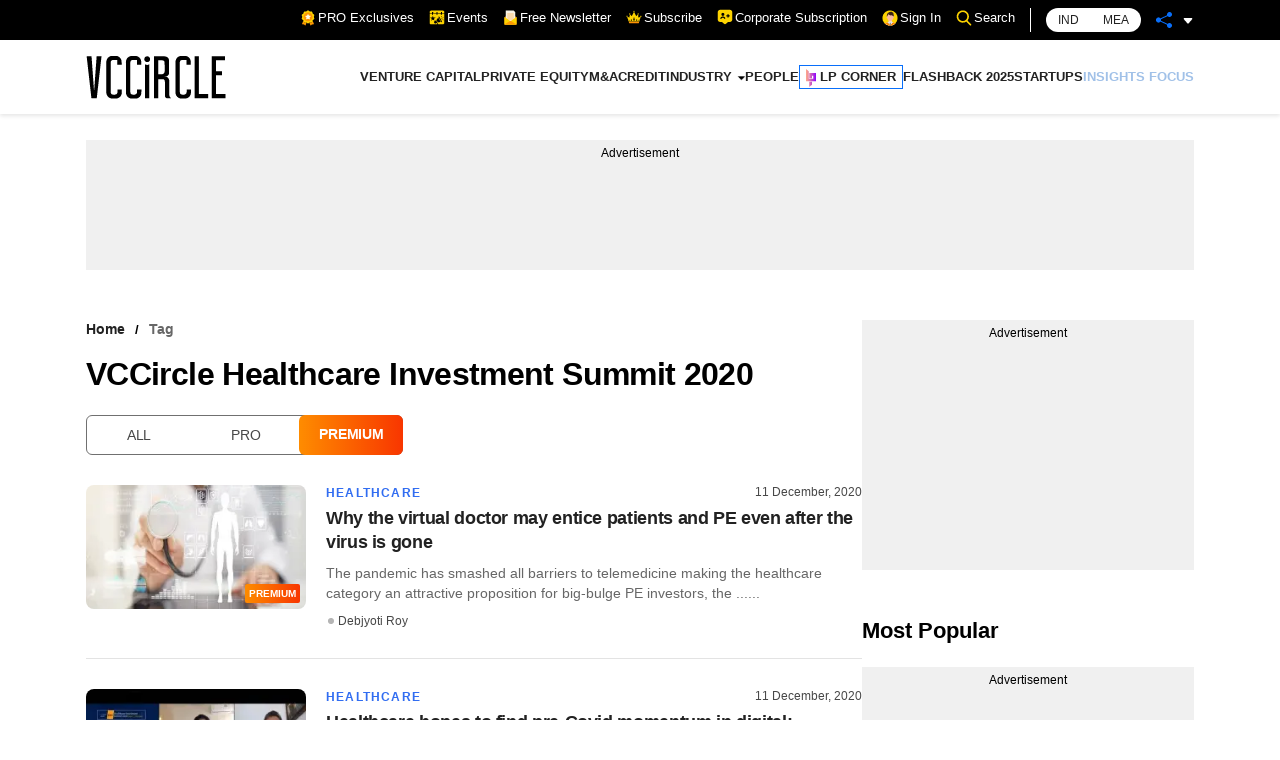

--- FILE ---
content_type: application/javascript; charset=utf-8
request_url: https://fundingchoicesmessages.google.com/f/AGSKWxUuaM0S142cgV4YO-oJJfIlxawYhNBlyABXuTpMSGmXHcnf-sPvIRHBV0oqNZSsjbJiQj-MGvMG_V-sf8tSmgCh9XMJoqtEllXmOGk1wYAEpLVqhS4ur1Z68sFhP8nmP_EUcpPBDhfdiGfXp8sLjMKAaxJjGbsXClKKp5XXQnYnuDynWp9y7U_6u5eR/_/static/ad-/ads/square3./ads-header-/ad-iframe./banner/468
body_size: -1291
content:
window['f47b3085-227c-4bbf-98c6-739b5423b883'] = true;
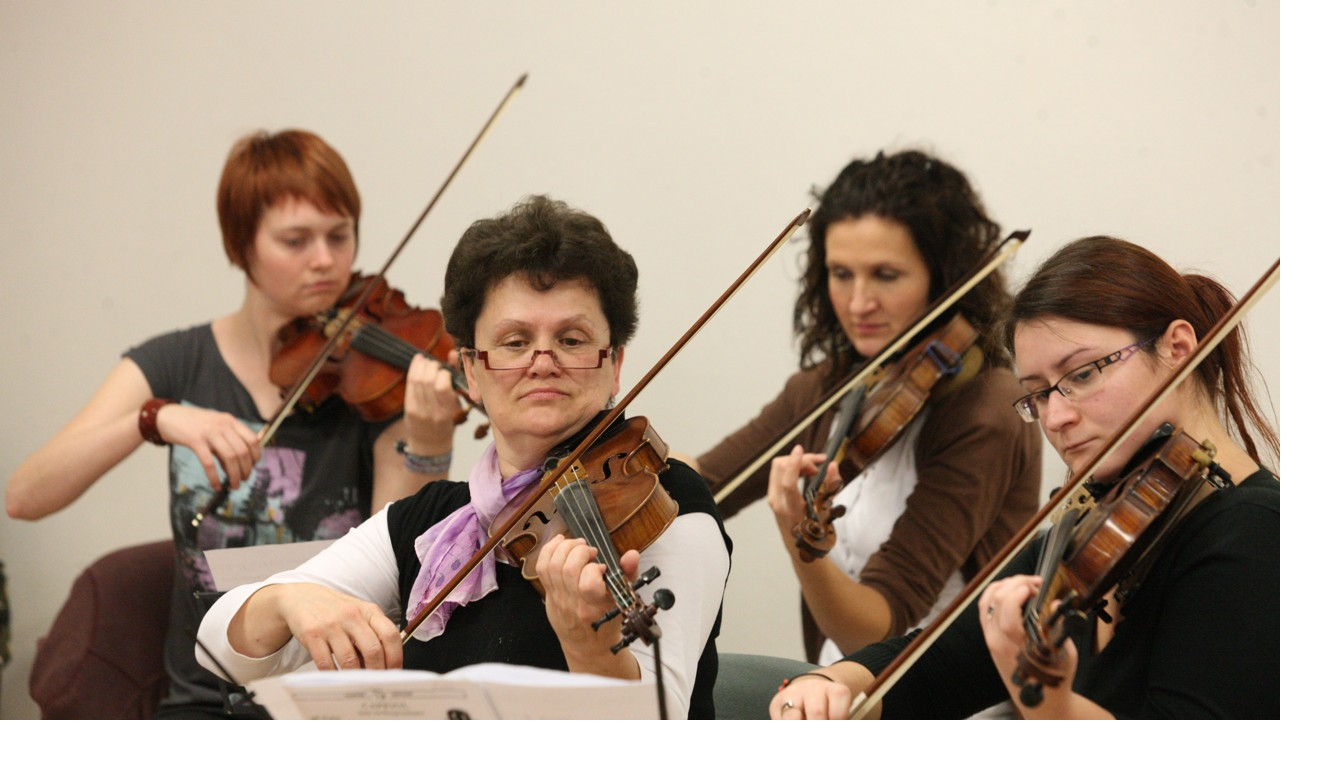

--- FILE ---
content_type: text/html; charset=UTF-8
request_url: https://www.kutnohorskyorchestr.cz/fotoalbum/zkouska-17.11.2012-a-koncert-1.12.2012-v-gasku/5g6h0861.-.html
body_size: 951
content:
<?xml version="1.0" encoding="utf-8"?>
<!DOCTYPE html PUBLIC "-//W3C//DTD XHTML 1.0 Transitional//EN" "http://www.w3.org/TR/xhtml1/DTD/xhtml1-transitional.dtd">
<html lang="cs" xml:lang="cs" xmlns="http://www.w3.org/1999/xhtml">

    <head>

        <meta http-equiv="content-type" content="text/html; charset=utf-8" />
        <meta name="description" content="Kutnohorský komorní orchestr (K.K.O.) je neprofesionální smyčcové těleso, které vzniklo v roce 2009 při ZUŠ Kutná Hora. Klade si za cíl navázat na dlouhodobou existenci orchestrů v Kutné Hoře. Věnuje se skladbám od baroka až po současnost." />
        <meta name="keywords" content="kutnohorský komorní orchestr,KKO,smyčcový,K.K.O." />
        <meta name="robots" content="all,follow" />
        <meta name="author" content="<!--/ u_author /-->" />
        <link rel="stylesheet" href="/style.1712737323.1.css" type="text/css" />
        
        <script type="text/javascript" src="https://www004.estranky.cz/user/js/index.js" id="index_script" ></script>
        <title>
            KUTNOHORSKÝ KOMORNÍ ORCHESTR
        </title>

        <style>
          body {margin: 0px; padding: 0px;}
        </style>
    </head>
<body>
    <script language="JavaScript" type="text/javascript">
    <!--
      index_setCookieData('index_curr_fullphoto', 352);
    //-->
  </script>
  <a href="javascript: close();"><img src="/img/original/352/5g6h0861.jpg" border="0" alt="5G6H0861" width="1320" height="880"></a>

<!-- NO GEMIUS -->
</body>
</html>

About this task -
Where the string "javascript" occurs in the data, return the whole line.

Answer for the task -
content_type: application/javascript; charset=utf-8
        <script type="text/javascript" src="https://www004.estranky.cz/user/js/index.js" id="index_script" ></script>
    <script language="JavaScript" type="text/javascript">
  <a href="javascript: close();"><img src="/img/original/352/5g6h0861.jpg" border="0" alt="5G6H0861" width="1320" height="880"></a>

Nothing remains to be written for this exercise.